§ **TEXTE SUPPORT**
● ● ● ● ●
La Gauche française a rendez vous avec l'histoire

Publié le par Aymeric Seassau

La Gauche française a rendez vous avec l'histoire

Mon interview de rentrée dans les Nouvelles de Loire-Atlantique:

En cette rentrée empreinte d’urgence sociale, de crise politique, NLA à rencontré Aymeric Seassau.

Rentrée politique, crise, initiatives des communistes prévues dans les prochaines semaines, le secrétaire de la fédération de Loire-Atlantique du PCF fait le point..

NLA : Comment les communistes envisagent cette rentrée après un été marqué par de nombreux bouleversements ?

Le limogeage du premier gouvernement Valls marque dans la brutalité la fin d'un été qui aura consacré l'impuissance du couple exécutif tant sur le plan social et économique que sur la scène internationale. Jamais l'écart n'a été aussi grand entre les aspirations d'une majorité de Français qui ont créé les conditions de la victoire sur Nicolas Sarkozy et la politique que conduit le couple exécutif. Les fractures de la majorité parlementaire et la grande faiblesse des soutiens politiques et sociaux du gouvernement accentuent la crise de la politique et peuvent ouvrir une crise de régime. Les communistes abordent cette rentrée, avec exigence, avec responsabilité, avec l'ambition d'être au rendez vous de l'histoire quand l'identité de la gauche, celle de la France sont en jeu.

NLA : Les récents positionnements internationaux du gouvernement ont également marqué une rupture ?

Oui, dans le département, dans toute la France, les communistes ont été acteurs de toutes les mobilisations en soutien au peuple palestinien durant la période estivale. Quelle honte de voir le président de la République accompagner l'entrée en guerre après un entretien téléphonique avec Benjamin Netanyahu qui dirige un des gouvernements les plus droitiers de l'histoire d'Israël ! Il aura fallu une mobilisation exceptionnelle du peuple palestinien et une large mobilisation internationale pour arrêter le massacre après plus de 2000 morts. Après le cessez le feu, les communistes n'entendent pas relâcher la pression en lançant une campagne pour qu'Israël réponde de ses actes.
● ● ● ● ●
§ **Éléments de données**

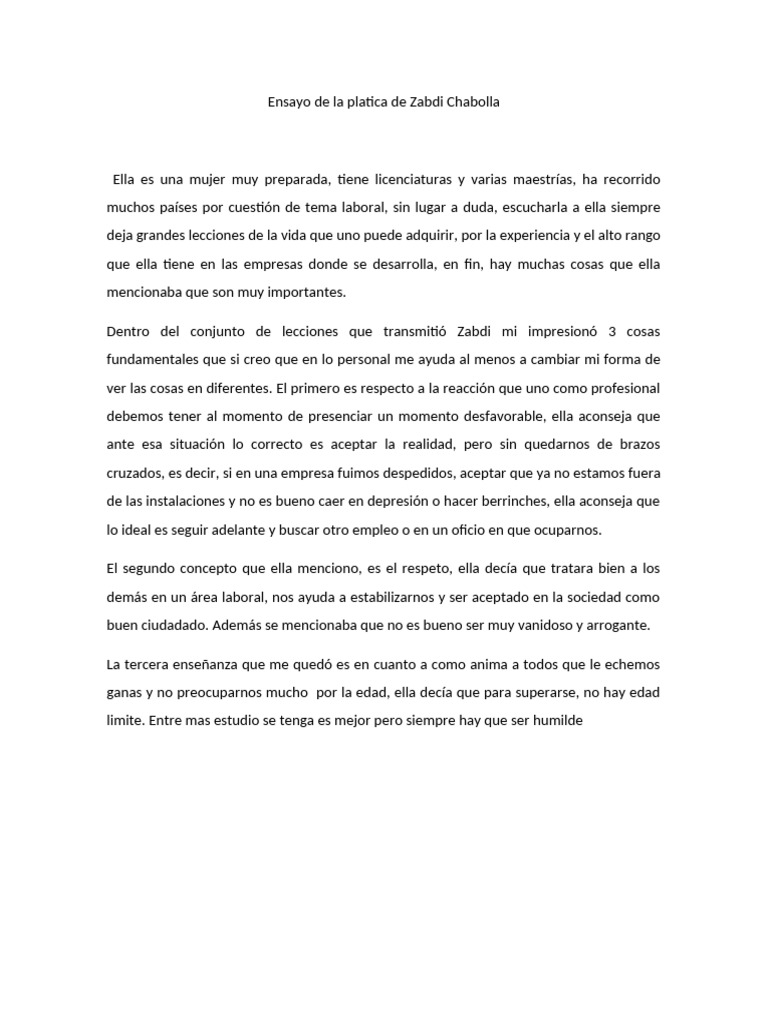 Ensayo de la platica de Zabdi Chabolla

Ella es una mujer muy preparada, tiene licenciaturas y varias maestrías, ha recorrido muchos países por cuestión de tema laboral, sin lugar a duda, escucharla a ella siempre deja grandes lecciones de la vida que uno puede adquirir, por la experiencia y el alto rango que ella tiene en las empresas donde se desarrolla, en fin, hay muchas cosas que ella mencionaba que son muy importantes.

Dentro del conjunto de lecciones que transmitió Zabdi mi impresionó 3 cosas fundamentales que si creo que en lo personal me ayuda al menos a cambiar mi forma de ver las cosas en diferentes. El primero es respecto a la reacción que uno como profesional debemos tener al momento de presenciar un momento desfavorable, ella aconseja que ante esa situación lo correcto es aceptar la realidad, pero sin quedarnos de brazos cruzados, es decir, si en una empresa fuimos despedidos, aceptar que ya no estamos fuera de las instalaciones y no es bueno caer en depresión o hacer berrinches, ella aconseja que lo ideal es seguir adelante y buscar otro empleo o en un oficio en que ocuparnos.

El segundo concepto que ella menciono, es el respeto, ella decía que tratara bien a los demás en un área laboral, nos ayuda a estabilizarnos y ser aceptado en la sociedad como buen ciudadado. Además se mencionaba que no es bueno ser muy vanidoso y arrogante.

La tercera enseñanza que me quedó es en cuanto a como anima a todos que le echemos ganas y no preocuparnos mucho por la edad, ella decía que para superarse, no hay edad limite. Entre mas estudio se tenga es mejor pero siempre hay que ser humilde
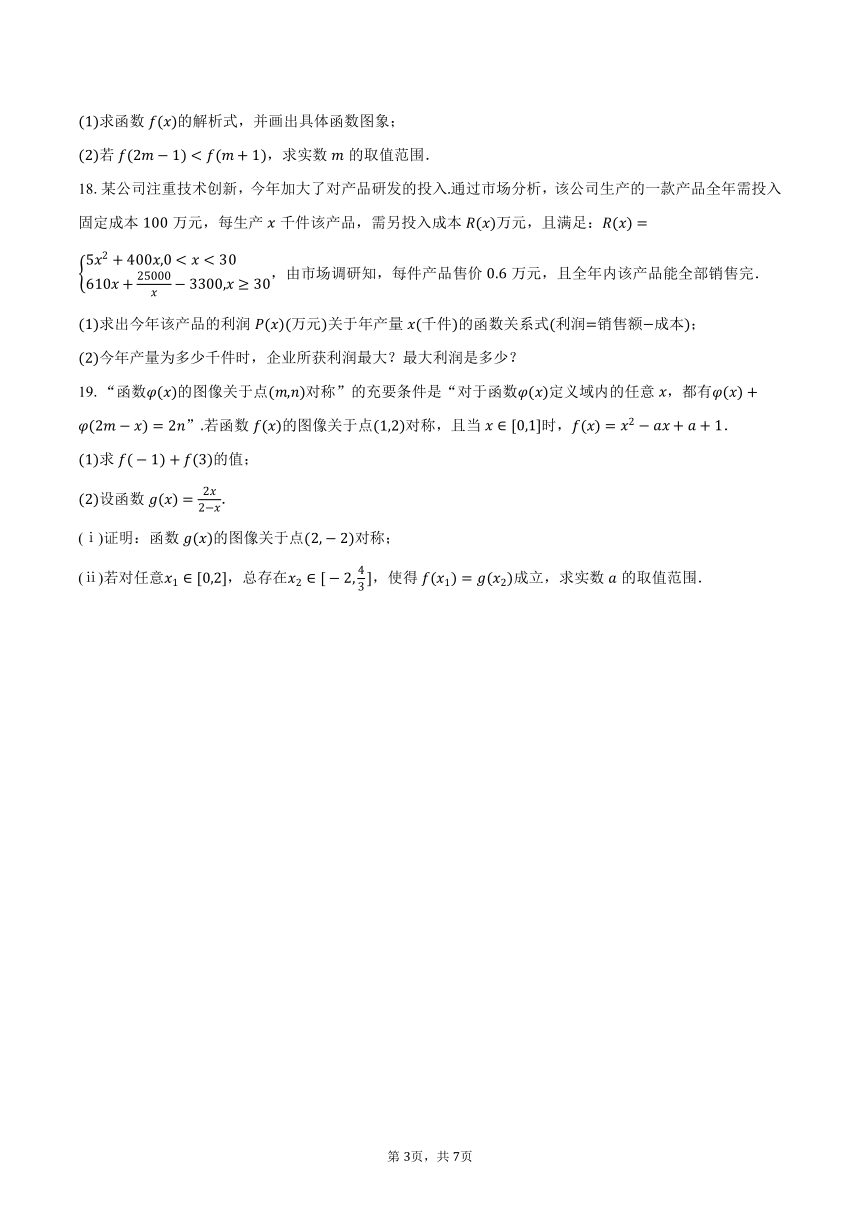 (1)求函数 $f(x)$的解析式，并画出具体函数图象；

(2)若 $f(2m-1)<f(m+1)$，求实数 $m$ 的取值范围.

18. 某公司注重技术创新，今年加大了对产品研发的投入.通过市场分析，该公司生产的一款产品全年需投入固定成本 100 万元，每生产 $x$ 千件该产品，需另投入成本 $R(x)$万元，且满足：$R(x)=\begin{cases}5x^2+400x,0<x<30\\610x+\frac{25000}{x}-3300,x\geq 30\end{cases}$，由市场调研知，每件产品售价 0.6 万元，且全年内该产品能全部销售完.

(1)求出今年该产品的利润 $P(x)$(万元)关于年产量 $x$(千件)的函数关系式(利润=销售额−成本)；

(2)今年产量为多少千件时，企业所获利润最大？最大利润是多少？

19. “函数$\varphi(x)$的图像关于点$(m,n)$对称”的充要条件是“对于函数$\varphi(x)$定义域内的任意 $x$，都有$\varphi(x)+\varphi(2m-x)=2n$”.若函数 $f(x)$的图像关于点$(1,2)$对称，且当 $x\in[0,1]$时，$f(x)=x^2-ax+a+1$.

(1)求 $f(-1)+f(3)$的值；

(2)设函数 $g(x)=\frac{2x}{2-x}$.

(ⅰ)证明：函数 $g(x)$的图像关于点$(2,-2)$对称；

(ⅱ)若对任意$x_1\in[0,2]$，总存在$x_2\in[-2,\frac{4}{3}]$，使得 $f(x_1)=g(x_2)$成立，求实数 $a$ 的取值范围.

第 3页，共 7页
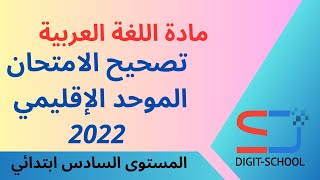 مادة اللغة العربية
تصحيح الامتحان
الموحد الإقليمي
2022

المستوى السادس ابتدائي

DIGIT-SCHOOL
● ● ● ● ●
§ **QUESTIONS ET CONSIGNES**
[A] D'après l'entretien, quelle fonction Aymeric Seassau occupe-t-il ?
[B] Indiquez si chacune des affirmations suivantes concorde avec l'entretien, en citant les mots décisifs. (i) Les communistes ont participé aux mobilisations en soutien au peuple palestinien pendant l'été. (ii) Après le cessez-le-feu, les communistes comptent relâcher la pression. (iii) Le président de la République a accompagné l'entrée en guerre après un entretien téléphonique avec Benjamin Netanyahu.
[C] Recopiez le passage de l'entretien compris entre « Oui, dans le » et « de ses actes. », ces deux extrémités incluses.

§ **RÉPONSES RÉDIGÉES**
[A] Il est secrétaire de la fédération de Loire-Atlantique du PCF.

[B]
(i) Oui : « les communistes ont été acteurs de toutes les mobilisations en soutien au peuple palestinien durant la période estivale ».
(ii) Non : « les communistes n'entendent pas relâcher la pression ».
(iii) Oui : « accompagner l'entrée en guerre après un entretien téléphonique avec Benjamin Netanyahu ».

[C]
Oui, dans le département, dans toute la France, les communistes ont été acteurs de toutes les mobilisations en soutien au peuple palestinien durant la période estivale. Quelle honte de voir le président de la République accompagner l'entrée en guerre après un entretien téléphonique avec Benjamin Netanyahu qui dirige un des gouvernements les plus droitiers de l'histoire d'Israël ! Il aura fallu une mobilisation exceptionnelle du peuple palestinien et une large mobilisation internationale pour arrêter le massacre après plus de 2000 morts. Après le cessez le feu, les communistes n'entendent pas relâcher la pression en lançant une campagne pour qu'Israël réponde de ses actes.